Alrededor de diez años atrás el sistema judicial del país empezó a mostrar graves síntomas de una crisis de fondo y forma que originó la preocupación y malestar de toda la sociedad. Tan graves fueron los indicios, que inclusive determinaron que altas autoridades del Estado hiciesen severas críticas a ese patológico estado de cosas. Tanta inquietud se reflejó inclusive en funcionarios del Estado que diagnosticaron esa crisis como que llegó a un grado de “putrefacción” y se debía proceder no solo a terapia intensiva sino a un tratamiento de alta cirugía. Naturalmente, para reducir la culpabilidad los “pajpakus” se lavaron las manos, echando la culpa al pasado republicano.
Por esa actitud oficial ante el Órgano Judicial se imaginó como solución el cambio de magistrados por vía de la elección popular, medida que, sin embargo, fue un fracaso que las mismas autoridades reconocieron, pero en vez de corregirla, la repitieron en forma deliberada, produciendo un caos de mayores proporciones.
En efecto, en vez de que sea curado ese anormal estado judicial, la medicina resultó peor que la enfermedad, el mal hizo metástasis y se extendió con carácter canceroso.

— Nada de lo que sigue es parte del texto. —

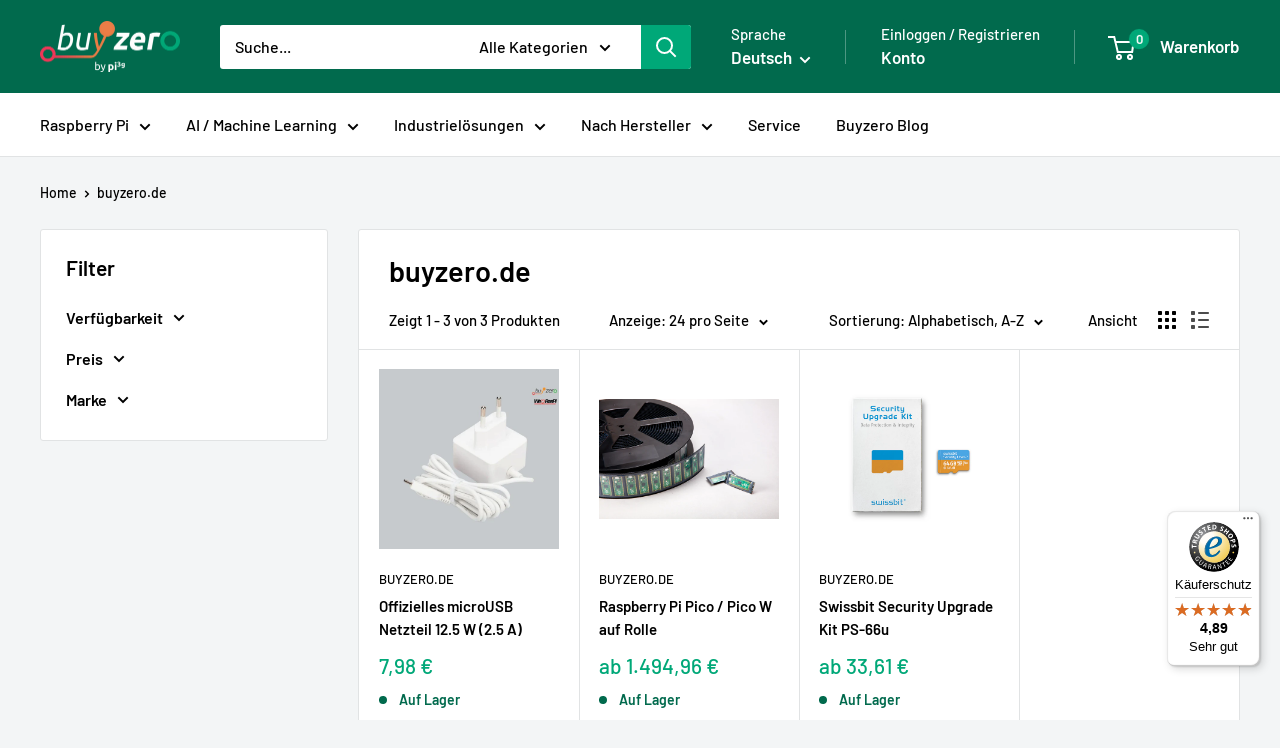

--- FILE ---
content_type: text/javascript
request_url: https://widgets.trustedshops.com/js/X2CD66DA3F433570966E8A44D49BF0C32.js
body_size: 1372
content:
((e,t)=>{const a={shopInfo:{tsId:"X2CD66DA3F433570966E8A44D49BF0C32",name:"buyzero.de",url:"buyzero.de",language:"de",targetMarket:"DEU",ratingVariant:"WIDGET",eTrustedIds:{accountId:"acc-a6444c4d-3a54-4266-abdc-77e8b3467d0a",channelId:"chl-20cfd042-99dc-4262-af2a-bfdaeb5d0133"},buyerProtection:{certificateType:"CLASSIC",certificateState:"PRODUCTION",mainProtectionCurrency:"EUR",classicProtectionAmount:100,maxProtectionDuration:30,plusProtectionAmount:2e4,basicProtectionAmount:100,firstCertified:"2019-06-19 09:15:45"},reviewSystem:{rating:{averageRating:4.89,averageRatingCount:61,overallRatingCount:1148,distribution:{oneStar:0,twoStars:0,threeStars:2,fourStars:3,fiveStars:56}},reviews:[{average:5,buyerStatement:"Mein PI 500+ war verfügbar und ultra schnell geleifert - alles prima - immer wieder gerne",rawChangeDate:"2025-12-18T10:26:53.000Z",changeDate:"18.12.2025",transactionDate:"11.12.2025"},{average:5,buyerStatement:"sehr gut",rawChangeDate:"2025-12-08T06:22:04.000Z",changeDate:"8.12.2025",transactionDate:"26.11.2025"},{average:5,buyerStatement:"Alles einwandfrei, jederzeit gerne wieder.",rawChangeDate:"2025-12-02T09:22:30.000Z",changeDate:"2.12.2025",transactionDate:"25.11.2025"}]},features:["GUARANTEE_RECOG_CLASSIC_INTEGRATION","SHOP_CONSUMER_MEMBERSHIP","DISABLE_REVIEWREQUEST_SENDING","MARS_EVENTS","MARS_REVIEWS","MARS_PUBLIC_QUESTIONNAIRE","MARS_QUESTIONNAIRE","REVIEWS_AUTO_COLLECTION"],consentManagementType:"OFF",urls:{profileUrl:"https://www.trustedshops.de/bewertung/info_X2CD66DA3F433570966E8A44D49BF0C32.html",profileUrlLegalSection:"https://www.trustedshops.de/bewertung/info_X2CD66DA3F433570966E8A44D49BF0C32.html#legal-info",reviewLegalUrl:"https://help.etrusted.com/hc/de/articles/23970864566162"},contractStartDate:"2018-08-10 00:00:00",shopkeeper:{name:"pi3g GmbH & Co. KG",street:"Zschochersche Allee 1",country:"DE",city:"Leipzig",zip:"04207"},displayVariant:"full",variant:"full",twoLetterCountryCode:"DE"},"process.env":{STAGE:"prod"},externalConfig:{trustbadgeScriptUrl:"https://widgets.trustedshops.com/assets/trustbadge.js",cdnDomain:"widgets.trustedshops.com"},elementIdSuffix:"-98e3dadd90eb493088abdc5597a70810",buildTimestamp:"2026-01-17T05:27:26.035Z",buildStage:"prod"},r=a=>{const{trustbadgeScriptUrl:r}=a.externalConfig;let n=t.querySelector(`script[src="${r}"]`);n&&t.body.removeChild(n),n=t.createElement("script"),n.src=r,n.charset="utf-8",n.setAttribute("data-type","trustbadge-business-logic"),n.onerror=()=>{throw new Error(`The Trustbadge script could not be loaded from ${r}. Have you maybe selected an invalid TSID?`)},n.onload=()=>{e.trustbadge?.load(a)},t.body.appendChild(n)};"complete"===t.readyState?r(a):e.addEventListener("load",(()=>{r(a)}))})(window,document);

Es más, la enfermedad fue facilitada por el mismo Estado que, en primer lugar, vio el asunto de forma despectiva, en nivel secundario y enseguida siguió aplicando los antiguos tratamientos y medicinas que daban muerte al paciente.
El grave estado de salud de la justicia continuó su empeoramiento y los casos de desasosiego aumentaron no solo en cantidad sino en calidad, a punto de causar estupor, hecho que se atribuyó a que había desaparecido la independencia judicial y que el aparato de administrar justicia se convirtió en dependencia incondicional del Ejecutivo, cuyas órdenes cumplía a pie juntillas.
La crisis debía estallar más temprano que tarde. Entonces explotó otro escándalo de gran magnitud que llevó al colapso a todo el sistema. Ese punto de inflexión fue el caso de la juez, Dra. Patricia Pacajes, un equipo de fiscales y aun altos funcionarios de Estado, que en conducta tenebrosa fueron descubiertos in fraganti, al haber condenado a veinte años de cárcel a un inocente, a quien se le negó defensa oportuna y se lo acusó, con conocimiento de causa, de que no tenía responsabilidad en el delito del que se lo acusaba. Es más, se siguió un juicio con pruebas prefabricadas que, además de ser falsas y reconocidas, no fueron corregidas y se las siguió utilizando.
En esa forma, quince años de ofertas estatales de “reformar la justicia” terminaron en un enorme cero y se constató que la justicia, que ya estaba “podrida”, llegó a grados extremos, incluyendo el prevaricato del Tribunal Constitucional que dictó una sentencia contraria a la Constitución y la voluntad soberana del pueblo expresada en el referéndum del 21 de febrero de hace dos años.